Shown below are entries with pictures; the line with "pool with an" through the line with "Fashionable curly european girl dancing with" is the span to retype exactly, and the pictures stay out.
BEGIN DATASET ENTRIES
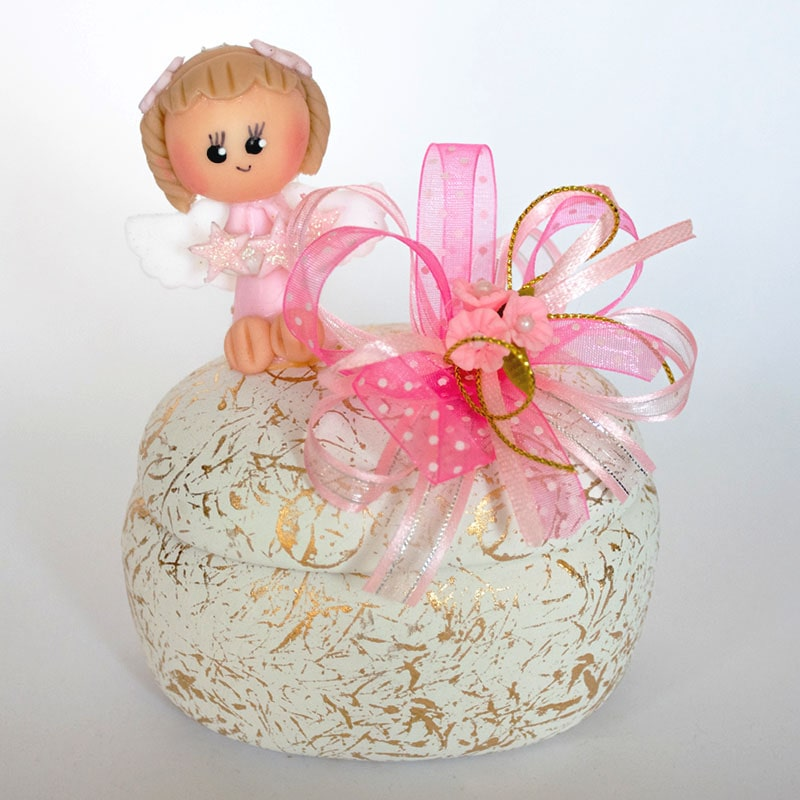 alhajero ovalo de yeso con muñequita hecha de pasta francesa para recuerdo de bautizo de niña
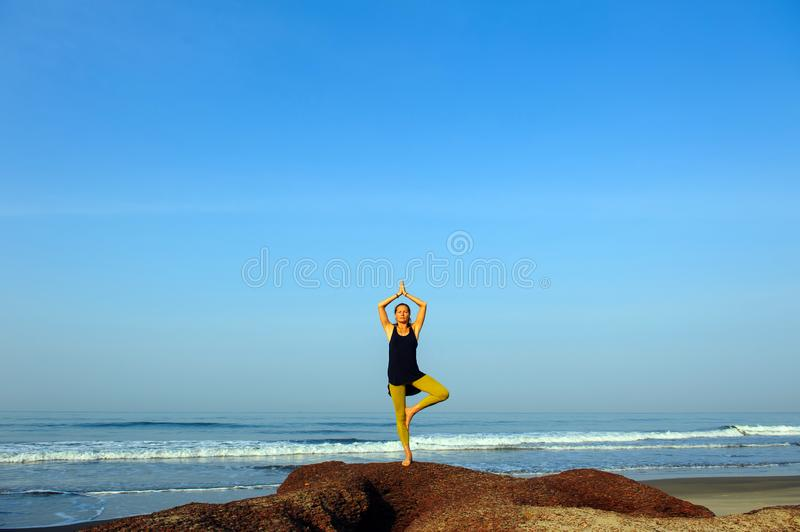 Beautiful young woman practicing yoga and stretching exercises at the summer ocean beach stock images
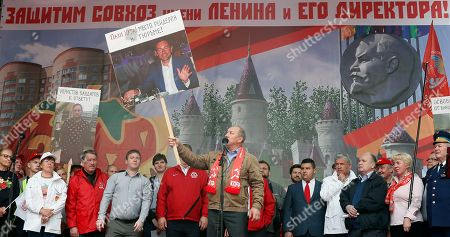Communist Party of the Russian Federation leaders stay on the stage with a banner reading 'Defend the Sovkhoz Imeni Lenina and its director' during a rally 'For justice and the rights of citizens! Stop the arbitrariness of power! Defending Grudinina!' on the Revolution Square in Moscow, Russia, 13 July 2019. The participants demand to stop the arbitrariness in relation to the Sovkhoz Imeni Lenina Director, former Russian presidential candidate of the Communist Party, Pavel Grudinin . According to the protesters, the authorities are planning a 'raider seizure' of this PeopleÕs Enterprise.
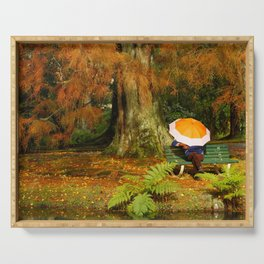 Woman sitting with umbrella Serving Tray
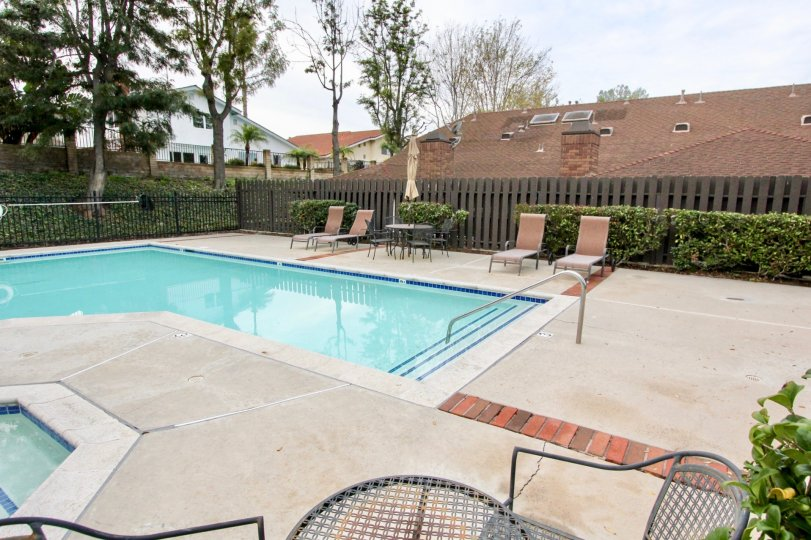 pool with an L shape with house in background and chairs and bushes around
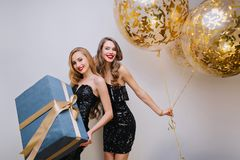 Fashionable curly european girl dancing with balloons behind blonde female friend. Indoor photo of joyful young woman. Fashionable curly european girl dancing royalty free stock photography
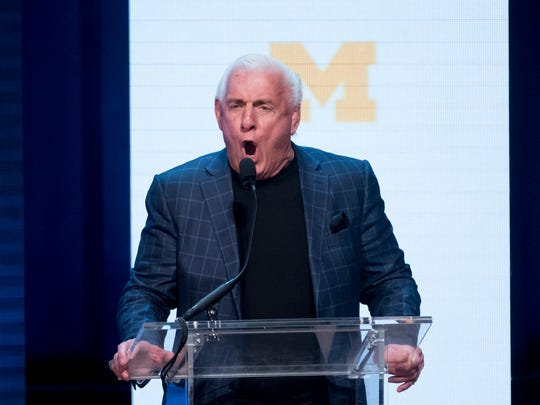 "Pro wrestler Ric Flair does his signature ""Woo!"" as he gives a speech during the event."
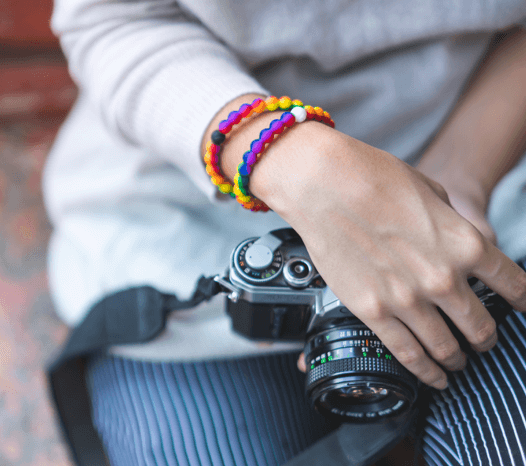 Woman holding camera in her lap wearing a rainbow swirl silicone beaded bracelet.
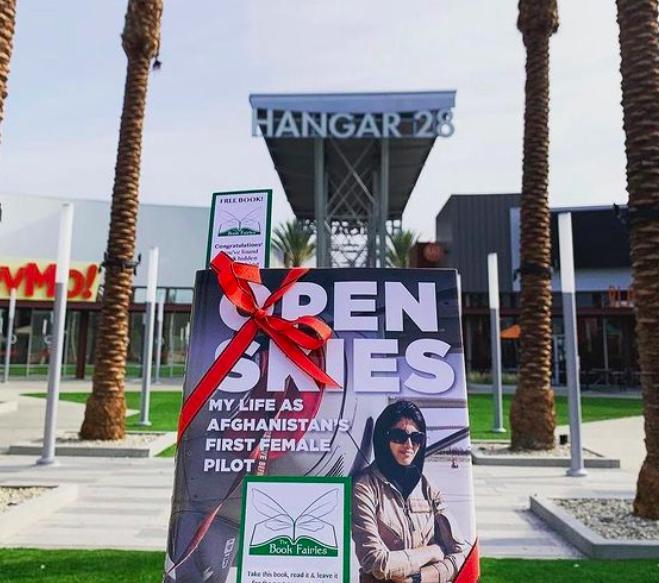 Open Skies by Niloofar Rahmani is hidden by book fairies at Hangar 28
END DATASET ENTRIES
_SOLVED EXERCISE_:
 pool with an L shape with house in background and chairs and bushes around
 Fashionable curly european girl dancing with balloons behind blonde female friend. Indoor photo of joyful young woman. Fashionable curly european girl dancing royalty free stock photography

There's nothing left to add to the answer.